None should doubt the doggedness of the BJP’s chase. Cold shouldered by flesh-and-blood icons, the party may well scour Bengal’s literary firmament for the stars that it needs. But even fictive heroes may prove to be elusive for India’s ruling party. Feluda looks best holding a Charminar, not the lotus. Professor Shonku is a man of science. And science — a realm lit up by reason, rationality, facts — is the least favourite of the BJP’s subjects. There is a line of thought that says Ghanashyam Das, quintessentially Bengali in his love for food and leisure, may hold out some hope. In his 75th year of existence, Ghanada remains Bengal’s beloved chronicler of tall tales. Now the BJP, uncharitable opponents insist, knows a thing or two about spinning a yarn.

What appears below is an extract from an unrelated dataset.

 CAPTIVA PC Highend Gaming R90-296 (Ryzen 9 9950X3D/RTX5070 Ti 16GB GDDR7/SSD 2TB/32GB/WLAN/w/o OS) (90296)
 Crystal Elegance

Its stories, about the economy, about sabka vikas and, now, about an impregnable border, have been just that — one tall tale piled neatly upon another. But then Ghanada is certain to fail the parivar’s ideological test. An intelligent reading of his adventures would reveal that this literary hero is emblematic of harmony, effortlessly fusing such competing forces as empiricism and imagination, myth and history. Harmony as a synonym for hegemony — is that not the grammar of politics that dominates India today? — would have not got a single tale out of a sullen Ghanada’s mouth.

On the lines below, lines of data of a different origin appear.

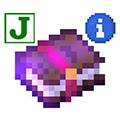 我的世界JEI附魔信息MOD V2.0.0 绿色免费版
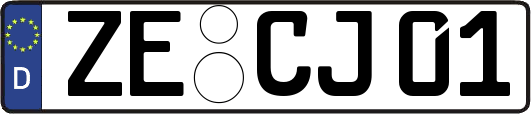 ZE-CJ01
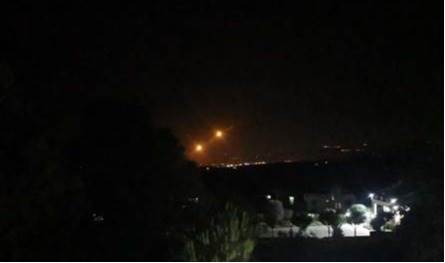 لبنان – في الصورة.. تحذير إسرائيلي عاجل لسكان مدينة صور وتحديدا في شبريها (العباسية)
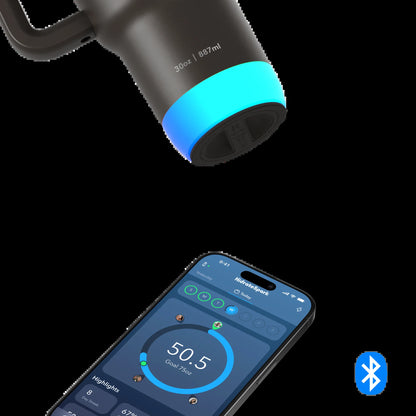 30 Oz Hidratespark PRO 2 Tumbler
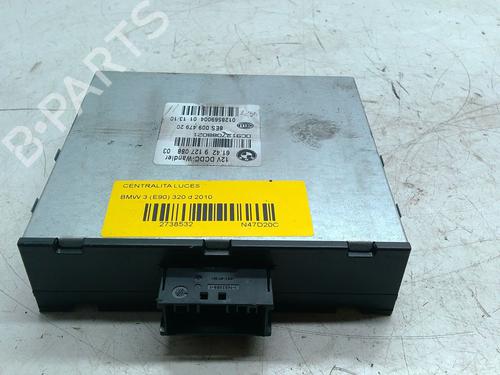 Used Lights ECU BMW 3 (E90) 320 d (163 hp) 30206755
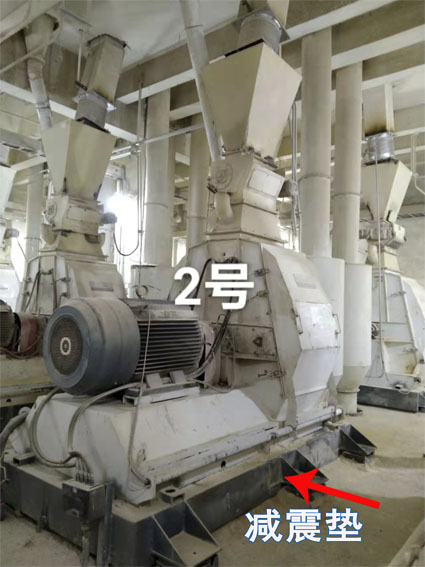 工廠(chǎng)車(chē)間機(jī)械設(shè)備噪聲太大如何治理？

Of course, the BJP is responding energetically to the barb of being an outsider in Bengal. The prime minister attempted to counter such insinuations with homilies of shared associations. The Tagores, Mr Modi said in his address, had spent time in Ahmedabad, adding that Jnanadanandini Devi, the wife of Satyendranath Tagore, may have learnt to drape the sari in a particular way from Gujarat’s women. But the Trinamul Congress is in no mood to share the icons that it believes are its sole possession: a senior functionary retorted that Parsi women must be given a share for Jnanadanandini’s sartorial revolution.

These bizarre exchanges would have been mildly comical had it not been for the greater unfolding tragedy in which the TMC is complicit along with the BJP. Regional identity has been made vulnerable to political weaponization with electoral adversaries keeping the sub-national pot and its narratives on the boil. Modi has special use for Gujarati asmita. He has repeatedly invoked this template of parochial pride — in effect, an indigenous version of the identitarian sensibility — to project a sense of solidarity with a people who are made to believe in slights, real or imagined. The TMC may have simply taken a leaf out of Modi’s book, forcing the BJP to cry wolf.

The chief contenders for Bengal’s political crown are relying on two different kinds of divisive insularities — one majoritarian, the other ethno-cultural — to win an assembly election in a country that is meant to uphold — politically, philosophically and constitutionally — the notion of wholeness.

But that is not the only irony. The ingenious application of provincialism in the defence of the fraying ethos of pluralism is indicative of a larger regression that would have made Bengal’s icons shudder.